Son écriture traite la psychologie des personnages en veillant à ne pas l’expliquer de manière trop évidente et en leur permettant de nous échapper. Chacun des membres de l’équipage est autant présenté par ce qu’il a vécu que par le potentiel qu’il porte et le mystère qui se dégage de lui. C’est surtout le cas du capitaine Oliphant dont chaque prise de paroles participe à son aura. Un capitaine pourtant sans cesse mis au défi par un fils, Arcadi, qui hérite de sa force mentale, mais dont le cœur à vif cherche des expériences parfois plus destructrices. 

Quant à Benjamin Bachelier, il dessine comme on fait de la musique : ses grands espaces sont comme une partition dont le rythme ne semble jamais dompté. Il se laisse porter par les traces assumées de son pinceau, par les superpositions ou les transparences. C’est un dessinateur de la matière autant que du trait, et cette dualité se déploie dans des configurations sans cesse changeantes.  Il se donne la liberté de celui qui sait que la cohérence ne vient pas nécessairement d’une unité stylistique superficielle, mais d’une intuition tenue sur la longueur, et sert de moteur au dessinateur. Il change d’outil, de structure de pages selon ce que la scène dicte ou induit. Tourner une page d’un album et découvrir la suivante aura rarement été autant source d’attente et de surprise. Il avait montré tout le talent qu’il a pour représenter le monde physique lorsqu’il avait revisité la chaleur du Soleil des Scorta de Laurent Gaudé, aux éditions Tishina.
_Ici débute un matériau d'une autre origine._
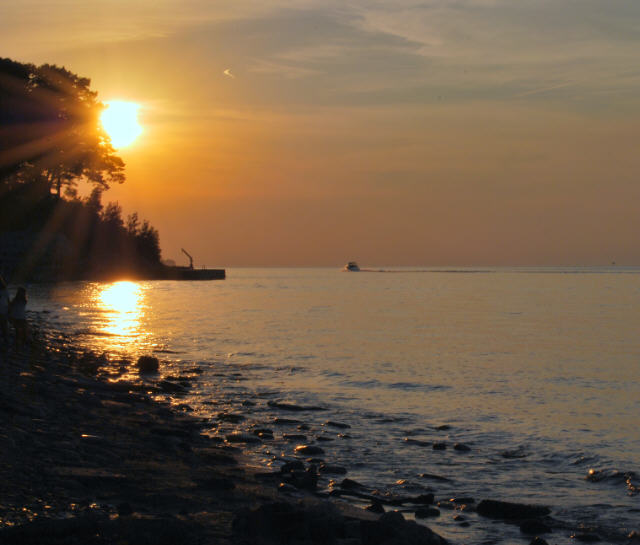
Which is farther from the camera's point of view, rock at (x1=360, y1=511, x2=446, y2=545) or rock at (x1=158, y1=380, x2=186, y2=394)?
rock at (x1=158, y1=380, x2=186, y2=394)

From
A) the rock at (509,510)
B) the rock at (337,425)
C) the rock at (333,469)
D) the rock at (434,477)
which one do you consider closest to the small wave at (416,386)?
the rock at (337,425)

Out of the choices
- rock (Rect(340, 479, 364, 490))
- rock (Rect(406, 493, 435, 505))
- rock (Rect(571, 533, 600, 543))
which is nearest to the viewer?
rock (Rect(571, 533, 600, 543))

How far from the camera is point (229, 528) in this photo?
26.9ft

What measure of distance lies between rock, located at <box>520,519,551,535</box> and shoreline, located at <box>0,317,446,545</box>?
2.20 meters

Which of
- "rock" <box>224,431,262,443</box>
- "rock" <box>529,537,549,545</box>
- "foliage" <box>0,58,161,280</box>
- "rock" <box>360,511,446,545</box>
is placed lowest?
"rock" <box>224,431,262,443</box>

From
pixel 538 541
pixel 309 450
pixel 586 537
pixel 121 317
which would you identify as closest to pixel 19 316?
pixel 309 450

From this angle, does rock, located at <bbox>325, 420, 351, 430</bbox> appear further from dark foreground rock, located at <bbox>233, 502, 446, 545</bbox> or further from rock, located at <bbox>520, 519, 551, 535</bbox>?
dark foreground rock, located at <bbox>233, 502, 446, 545</bbox>

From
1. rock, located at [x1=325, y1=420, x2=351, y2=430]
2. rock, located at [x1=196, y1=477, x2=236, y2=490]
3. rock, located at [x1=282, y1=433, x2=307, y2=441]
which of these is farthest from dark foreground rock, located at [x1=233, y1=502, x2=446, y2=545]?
rock, located at [x1=325, y1=420, x2=351, y2=430]

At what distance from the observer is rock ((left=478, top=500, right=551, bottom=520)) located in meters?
10.4

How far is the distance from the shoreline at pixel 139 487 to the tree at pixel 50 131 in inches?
2281

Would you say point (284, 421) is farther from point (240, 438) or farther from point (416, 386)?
point (416, 386)

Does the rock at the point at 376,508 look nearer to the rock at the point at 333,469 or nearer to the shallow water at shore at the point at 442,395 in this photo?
the shallow water at shore at the point at 442,395

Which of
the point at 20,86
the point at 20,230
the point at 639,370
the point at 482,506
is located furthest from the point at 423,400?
the point at 20,230

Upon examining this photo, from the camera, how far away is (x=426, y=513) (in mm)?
10352
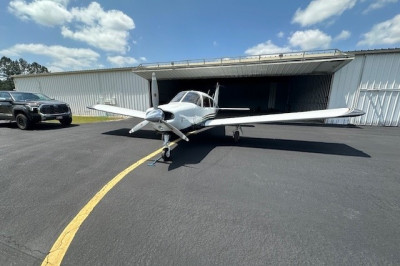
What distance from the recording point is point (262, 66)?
1124 centimetres

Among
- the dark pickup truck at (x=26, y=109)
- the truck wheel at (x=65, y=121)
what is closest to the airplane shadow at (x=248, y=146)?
the dark pickup truck at (x=26, y=109)

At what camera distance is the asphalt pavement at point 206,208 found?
190 cm

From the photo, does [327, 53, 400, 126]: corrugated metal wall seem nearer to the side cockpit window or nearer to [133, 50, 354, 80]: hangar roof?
[133, 50, 354, 80]: hangar roof

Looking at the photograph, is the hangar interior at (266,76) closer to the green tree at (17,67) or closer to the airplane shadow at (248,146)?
the airplane shadow at (248,146)

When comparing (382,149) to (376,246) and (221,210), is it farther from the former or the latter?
(221,210)

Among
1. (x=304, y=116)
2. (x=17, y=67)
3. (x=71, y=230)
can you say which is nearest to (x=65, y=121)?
(x=71, y=230)

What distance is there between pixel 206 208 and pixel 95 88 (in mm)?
17651

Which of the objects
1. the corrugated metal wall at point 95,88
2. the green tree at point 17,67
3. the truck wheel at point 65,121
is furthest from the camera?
the green tree at point 17,67

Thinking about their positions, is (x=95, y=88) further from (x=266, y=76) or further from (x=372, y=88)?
(x=372, y=88)

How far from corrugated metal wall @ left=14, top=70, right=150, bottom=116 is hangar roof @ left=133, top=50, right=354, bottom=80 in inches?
68.4

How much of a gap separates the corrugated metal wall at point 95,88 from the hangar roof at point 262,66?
1736 millimetres

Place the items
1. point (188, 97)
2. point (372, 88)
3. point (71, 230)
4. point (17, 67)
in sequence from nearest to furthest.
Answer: point (71, 230)
point (188, 97)
point (372, 88)
point (17, 67)

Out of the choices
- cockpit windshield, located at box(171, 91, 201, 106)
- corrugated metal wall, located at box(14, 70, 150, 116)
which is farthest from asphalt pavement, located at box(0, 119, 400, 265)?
corrugated metal wall, located at box(14, 70, 150, 116)

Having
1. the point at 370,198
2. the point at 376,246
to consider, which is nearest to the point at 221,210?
the point at 376,246
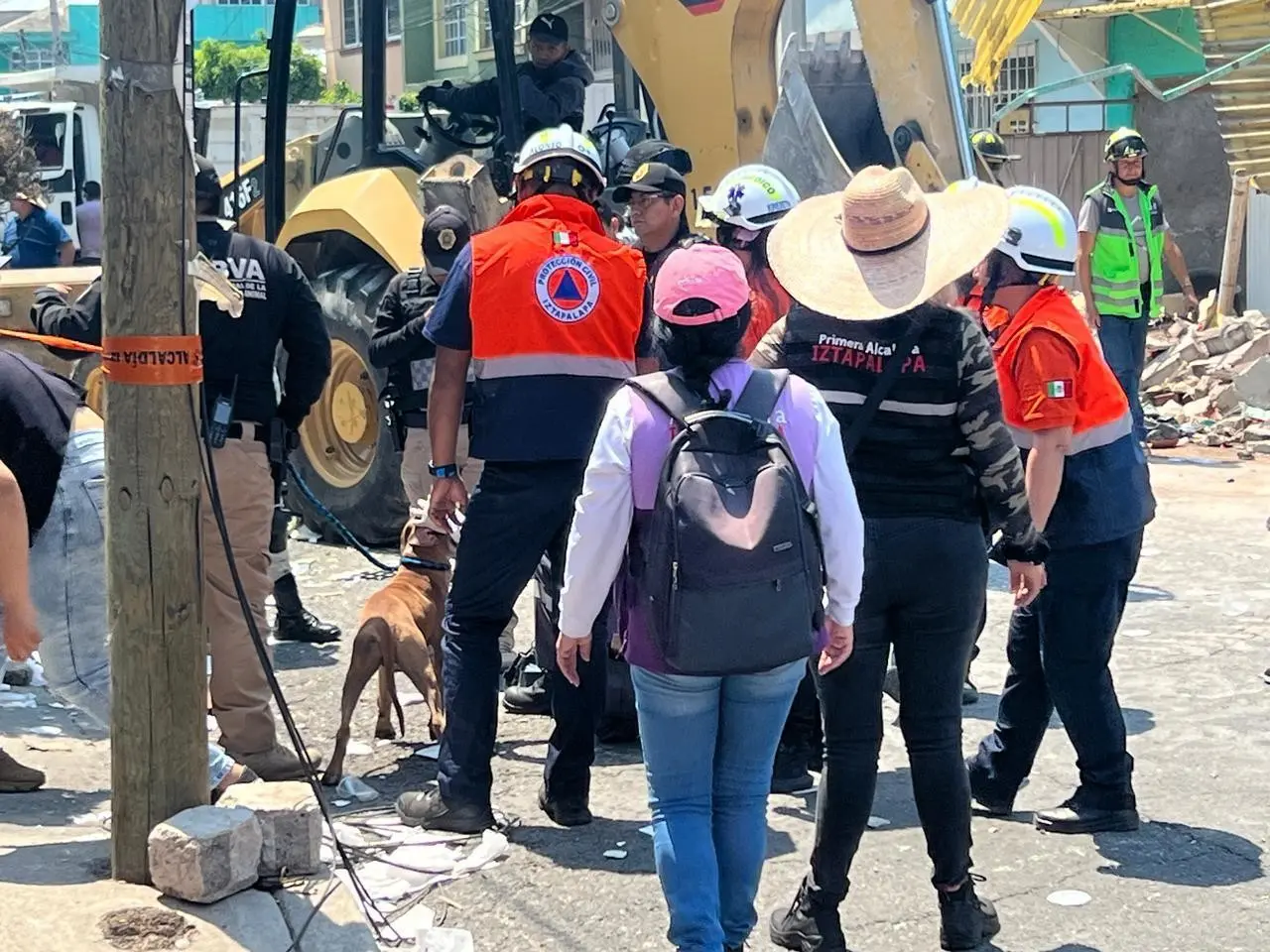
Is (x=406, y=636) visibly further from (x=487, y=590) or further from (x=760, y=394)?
(x=760, y=394)

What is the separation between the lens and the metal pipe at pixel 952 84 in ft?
28.0

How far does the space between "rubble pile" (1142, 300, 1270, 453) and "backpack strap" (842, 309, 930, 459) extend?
9106mm

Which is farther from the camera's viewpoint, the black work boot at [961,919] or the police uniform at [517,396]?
the police uniform at [517,396]

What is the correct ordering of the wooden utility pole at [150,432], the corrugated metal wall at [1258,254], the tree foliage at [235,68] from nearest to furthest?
the wooden utility pole at [150,432] < the corrugated metal wall at [1258,254] < the tree foliage at [235,68]

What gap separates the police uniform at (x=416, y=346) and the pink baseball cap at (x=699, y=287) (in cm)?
262

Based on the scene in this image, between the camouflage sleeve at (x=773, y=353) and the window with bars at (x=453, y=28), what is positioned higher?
the window with bars at (x=453, y=28)

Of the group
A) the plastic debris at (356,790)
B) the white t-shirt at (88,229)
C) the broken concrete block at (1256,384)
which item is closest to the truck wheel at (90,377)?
the plastic debris at (356,790)

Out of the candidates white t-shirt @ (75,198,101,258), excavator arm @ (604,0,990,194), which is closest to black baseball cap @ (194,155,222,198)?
excavator arm @ (604,0,990,194)

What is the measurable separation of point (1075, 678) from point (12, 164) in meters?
11.9

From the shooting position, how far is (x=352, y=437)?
9.52 m

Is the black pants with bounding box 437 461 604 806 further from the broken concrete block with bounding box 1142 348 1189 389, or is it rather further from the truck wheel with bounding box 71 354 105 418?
the broken concrete block with bounding box 1142 348 1189 389

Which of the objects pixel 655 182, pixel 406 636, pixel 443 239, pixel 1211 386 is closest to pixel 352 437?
pixel 443 239

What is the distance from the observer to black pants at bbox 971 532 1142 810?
5047 millimetres

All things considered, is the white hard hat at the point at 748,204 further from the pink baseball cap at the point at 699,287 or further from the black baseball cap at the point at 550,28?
the black baseball cap at the point at 550,28
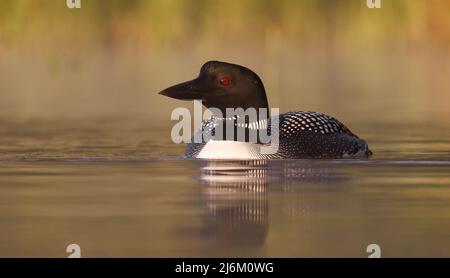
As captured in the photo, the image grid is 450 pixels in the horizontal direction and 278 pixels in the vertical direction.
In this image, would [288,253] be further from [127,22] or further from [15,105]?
[127,22]

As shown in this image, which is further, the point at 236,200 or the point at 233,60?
the point at 233,60

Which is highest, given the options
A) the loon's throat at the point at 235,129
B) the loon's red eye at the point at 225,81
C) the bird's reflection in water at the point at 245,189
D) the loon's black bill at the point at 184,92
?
the loon's red eye at the point at 225,81

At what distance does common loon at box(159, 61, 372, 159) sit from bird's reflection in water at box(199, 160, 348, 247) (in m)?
0.30

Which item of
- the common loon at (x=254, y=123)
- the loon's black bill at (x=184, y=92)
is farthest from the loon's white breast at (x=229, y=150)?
the loon's black bill at (x=184, y=92)

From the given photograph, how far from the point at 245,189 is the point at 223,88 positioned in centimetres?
279

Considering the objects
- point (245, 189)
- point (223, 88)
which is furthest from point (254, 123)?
point (245, 189)

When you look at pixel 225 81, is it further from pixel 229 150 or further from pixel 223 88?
pixel 229 150

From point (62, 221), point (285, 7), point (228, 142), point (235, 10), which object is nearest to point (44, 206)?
point (62, 221)

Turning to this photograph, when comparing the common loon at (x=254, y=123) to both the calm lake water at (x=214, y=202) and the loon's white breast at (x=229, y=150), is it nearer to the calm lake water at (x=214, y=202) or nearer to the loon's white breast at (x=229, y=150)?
the loon's white breast at (x=229, y=150)

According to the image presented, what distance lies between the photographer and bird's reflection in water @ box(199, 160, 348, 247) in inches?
281

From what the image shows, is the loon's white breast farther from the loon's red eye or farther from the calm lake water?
the loon's red eye

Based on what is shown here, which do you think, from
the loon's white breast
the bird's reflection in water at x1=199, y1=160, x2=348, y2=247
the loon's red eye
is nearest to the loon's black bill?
the loon's red eye

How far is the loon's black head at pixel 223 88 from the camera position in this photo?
38.3 feet

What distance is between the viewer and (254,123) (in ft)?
38.8
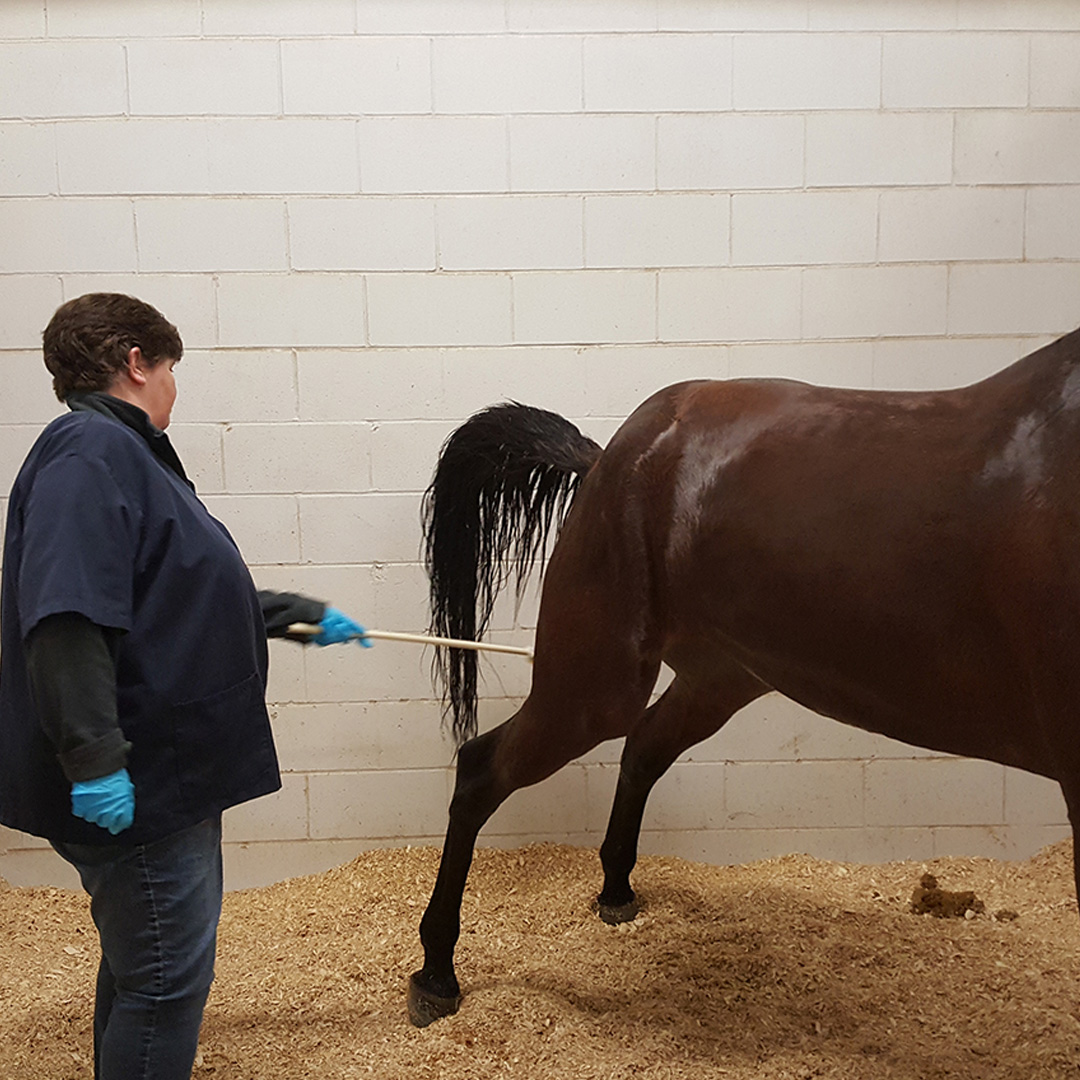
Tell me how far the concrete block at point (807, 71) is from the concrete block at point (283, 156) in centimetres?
109

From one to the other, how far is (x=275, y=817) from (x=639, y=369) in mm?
1691

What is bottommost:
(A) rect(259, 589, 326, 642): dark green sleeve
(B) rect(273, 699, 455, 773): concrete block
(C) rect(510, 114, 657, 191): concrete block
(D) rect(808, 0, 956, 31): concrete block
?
(B) rect(273, 699, 455, 773): concrete block

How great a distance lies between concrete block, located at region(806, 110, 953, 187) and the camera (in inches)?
107

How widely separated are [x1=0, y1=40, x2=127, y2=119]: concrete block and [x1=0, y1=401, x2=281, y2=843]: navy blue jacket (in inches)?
66.2

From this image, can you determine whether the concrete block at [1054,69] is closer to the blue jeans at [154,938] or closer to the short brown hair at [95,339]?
the short brown hair at [95,339]

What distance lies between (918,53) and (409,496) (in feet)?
6.11

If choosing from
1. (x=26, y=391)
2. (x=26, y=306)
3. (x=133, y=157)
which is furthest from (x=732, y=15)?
(x=26, y=391)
Oliphant en est une nouvelle démonstration.

Oliphant de Loo Hui Phang et Benjamin Bachelier, Futuropolis, 2023, 256 p.

Le récit du capitaine Gordon Kentigern Oliphant et de son équipage, explorant l’antarctique au péril de leur vie se base sur l’histoire incroyable et vraie d’Ernest Shakelton, l’un des pionniers de l’exploration du cercle polaire, et plus spécifiquement, d’une expédition qu’il mena en 1914. Soumis au bon vouloir des éléments, son bateau s’est retrouvé embourbé dans les...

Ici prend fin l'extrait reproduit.